The evil Walmart empire – a thought expierment

I had a fun conversation with my friend Barb over spring break concerning the labor abuses that Walmart is guilty of. It’s hard to dispute that Walmart has been caught in some abusive labor practices. Refusing to give employees more than 38 hours of work per week (to avoid paying full-time benefits), paying female employees less than the average, and abusing child labor are all hings that Walmart has been accused of. That’s bad.

 But that got me thinking. Would these people be better off if they didn’t have a job with Walmart at all? I’m not sure. Dr. McDaniel was talking about RFID today in class (CSE 497c, Computer Security). Mostly, he was talking about the security implications of using RFID pervasively in society, in applications such as RFID passports and RFID inventory access. But the primary reason to use RFID in a setting such as Walmart is to decrease labor cost by using RFID scanners instead of humans scanning barcodes. RFID will be an extremely inexpensive way to drastically decrease the amount of employees needed to run the store. Walmart could decrease their costs, increase employee wage, and decrease the number of headcount. So there will be less labor abuses, but there will be less employees needed in general.

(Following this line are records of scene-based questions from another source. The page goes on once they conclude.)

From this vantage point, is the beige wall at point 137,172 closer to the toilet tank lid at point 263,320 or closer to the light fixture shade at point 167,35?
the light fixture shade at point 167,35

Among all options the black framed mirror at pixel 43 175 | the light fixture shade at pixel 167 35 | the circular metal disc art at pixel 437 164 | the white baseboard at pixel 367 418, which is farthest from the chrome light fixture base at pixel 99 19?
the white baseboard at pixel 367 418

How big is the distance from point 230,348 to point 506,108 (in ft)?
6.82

 Is this a good thing or not? I’m still not sure. From an economic perspective, we’ve increased economic efficiency by reducing costs. Are people better off? The lower class certainly isn’t, since we’ve replaced low-paying, unskilled work with a technology replacement. In theory, however, if this method can increase GDP, we can compensate the lowest paid workers and still be better off in the long run. Will this happen in practice? I don’t know.

Comments

  1. Chris says:

    Name the last time we compensated the lowest paid workers for replacing their jobs.

  2. Tim says:

    Exactly, but that leads to the conclusion that they’re better off with their Walmart jobs than without them. They can’t be worse off both ways.

  3. Chris says:

    But with your analysis, the argument that “walmart is bad, but it will only get worse” is feasible. I don’t think that’s what you’re going for.

  4. Chengstein says:

    do we get to be lazy communists when machines do all the work?

  5. Tim says:

    I’m not really arguing for anything here. I’m just saying… suppose the jobs weren’t there. Would people be better off?

  6. Chengstein says:

    no one can tell, if walmart got boumje’d off the map, other places would take its place. Or they would get more bigger. Would the other places make the people better off than the big W or not, good q, but perhaps they would.